- _Exercise instructions_: Output nothing but the lines from the line with "From a visual" through the end of the listing below, both ends included.

Data entries:
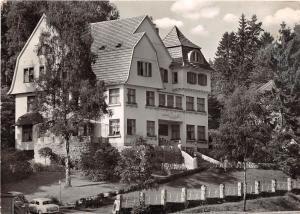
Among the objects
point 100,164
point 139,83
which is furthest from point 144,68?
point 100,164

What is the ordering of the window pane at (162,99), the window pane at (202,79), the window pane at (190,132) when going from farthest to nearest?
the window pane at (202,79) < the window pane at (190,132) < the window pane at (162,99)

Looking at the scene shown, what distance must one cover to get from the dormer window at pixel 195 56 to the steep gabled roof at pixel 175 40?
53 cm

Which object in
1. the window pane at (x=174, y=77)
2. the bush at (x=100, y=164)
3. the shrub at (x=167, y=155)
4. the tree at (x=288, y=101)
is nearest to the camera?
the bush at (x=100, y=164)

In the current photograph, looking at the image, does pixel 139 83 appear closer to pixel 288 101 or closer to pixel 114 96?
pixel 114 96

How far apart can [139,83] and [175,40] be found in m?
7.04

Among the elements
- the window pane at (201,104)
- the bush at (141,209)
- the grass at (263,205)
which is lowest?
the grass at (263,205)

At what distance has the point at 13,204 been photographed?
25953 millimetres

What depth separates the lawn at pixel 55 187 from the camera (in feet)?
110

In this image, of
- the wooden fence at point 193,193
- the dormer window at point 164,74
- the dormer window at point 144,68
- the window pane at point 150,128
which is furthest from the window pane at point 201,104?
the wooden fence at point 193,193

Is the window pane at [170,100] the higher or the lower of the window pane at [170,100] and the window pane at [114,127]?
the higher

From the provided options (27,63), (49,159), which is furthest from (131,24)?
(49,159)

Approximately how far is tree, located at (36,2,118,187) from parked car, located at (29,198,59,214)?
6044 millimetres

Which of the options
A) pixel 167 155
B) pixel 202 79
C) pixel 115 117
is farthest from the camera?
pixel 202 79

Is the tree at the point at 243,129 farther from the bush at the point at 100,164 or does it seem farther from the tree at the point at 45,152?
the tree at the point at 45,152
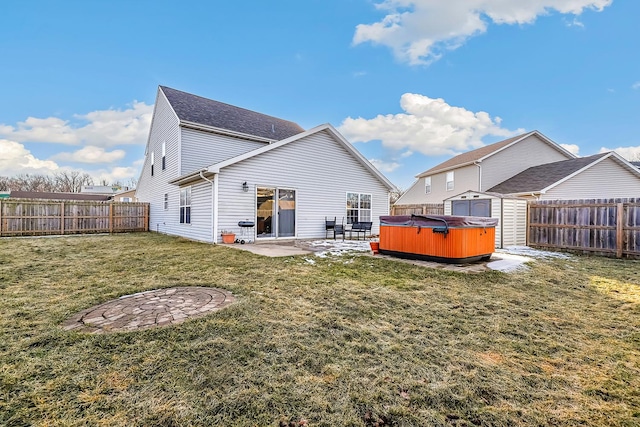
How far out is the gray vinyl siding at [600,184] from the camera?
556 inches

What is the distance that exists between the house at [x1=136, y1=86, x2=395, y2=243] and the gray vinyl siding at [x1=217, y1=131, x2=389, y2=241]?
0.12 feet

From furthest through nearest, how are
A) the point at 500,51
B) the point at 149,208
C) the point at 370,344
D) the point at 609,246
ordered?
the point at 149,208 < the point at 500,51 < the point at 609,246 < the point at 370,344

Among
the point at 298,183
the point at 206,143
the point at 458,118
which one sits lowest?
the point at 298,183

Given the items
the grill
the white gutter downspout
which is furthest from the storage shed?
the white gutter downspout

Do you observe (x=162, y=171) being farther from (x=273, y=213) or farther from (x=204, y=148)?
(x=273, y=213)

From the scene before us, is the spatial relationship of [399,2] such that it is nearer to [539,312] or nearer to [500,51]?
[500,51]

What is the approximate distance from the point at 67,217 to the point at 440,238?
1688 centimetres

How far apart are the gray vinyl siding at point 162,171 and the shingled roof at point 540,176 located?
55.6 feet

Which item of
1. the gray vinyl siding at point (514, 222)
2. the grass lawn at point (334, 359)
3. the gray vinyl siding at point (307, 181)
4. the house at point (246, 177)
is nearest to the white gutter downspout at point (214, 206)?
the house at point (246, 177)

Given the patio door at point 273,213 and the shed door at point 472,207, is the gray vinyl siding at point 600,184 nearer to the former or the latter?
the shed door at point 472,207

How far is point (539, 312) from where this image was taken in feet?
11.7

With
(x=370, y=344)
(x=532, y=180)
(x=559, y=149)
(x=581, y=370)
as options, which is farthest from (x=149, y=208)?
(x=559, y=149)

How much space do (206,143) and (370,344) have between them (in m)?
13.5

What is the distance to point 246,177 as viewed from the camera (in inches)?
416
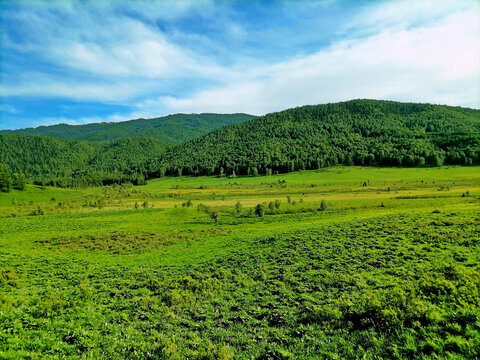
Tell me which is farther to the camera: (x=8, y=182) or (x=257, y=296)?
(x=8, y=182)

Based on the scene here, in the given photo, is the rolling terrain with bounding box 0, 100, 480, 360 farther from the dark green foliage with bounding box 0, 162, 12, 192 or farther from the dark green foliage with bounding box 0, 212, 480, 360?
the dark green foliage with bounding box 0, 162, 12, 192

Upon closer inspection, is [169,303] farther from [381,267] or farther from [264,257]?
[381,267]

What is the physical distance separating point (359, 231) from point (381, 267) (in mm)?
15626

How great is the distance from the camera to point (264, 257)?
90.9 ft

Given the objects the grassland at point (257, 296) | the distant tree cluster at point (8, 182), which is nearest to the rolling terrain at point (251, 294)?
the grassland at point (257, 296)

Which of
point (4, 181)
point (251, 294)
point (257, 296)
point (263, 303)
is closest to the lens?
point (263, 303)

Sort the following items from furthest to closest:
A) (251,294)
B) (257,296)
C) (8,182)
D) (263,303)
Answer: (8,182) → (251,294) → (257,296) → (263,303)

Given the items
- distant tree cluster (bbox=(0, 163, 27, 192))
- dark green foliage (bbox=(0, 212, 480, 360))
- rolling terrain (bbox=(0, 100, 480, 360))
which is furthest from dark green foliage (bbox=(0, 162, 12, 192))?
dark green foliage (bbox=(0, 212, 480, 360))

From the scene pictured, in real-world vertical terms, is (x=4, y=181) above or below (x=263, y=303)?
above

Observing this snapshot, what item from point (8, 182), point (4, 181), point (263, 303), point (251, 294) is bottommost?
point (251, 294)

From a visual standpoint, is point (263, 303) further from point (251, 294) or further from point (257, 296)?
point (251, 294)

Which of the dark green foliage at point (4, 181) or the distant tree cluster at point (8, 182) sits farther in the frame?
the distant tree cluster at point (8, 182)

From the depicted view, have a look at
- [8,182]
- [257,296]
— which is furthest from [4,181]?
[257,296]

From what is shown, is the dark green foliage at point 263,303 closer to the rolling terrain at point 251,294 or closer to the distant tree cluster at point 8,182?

- _Result for this task_:
From a visual standpoint, is point (263, 303) further from point (251, 294) or further from point (257, 296)?
point (251, 294)

Which of the dark green foliage at point (4, 181) or the distant tree cluster at point (8, 182) sits farther in the frame?
the distant tree cluster at point (8, 182)

From the depicted view, have a look at
- [8,182]
- [257,296]
— which is furthest from [4,181]?
[257,296]

From what is shown, is the dark green foliage at point 263,303 closer to the rolling terrain at point 251,294 or closer to the distant tree cluster at point 8,182?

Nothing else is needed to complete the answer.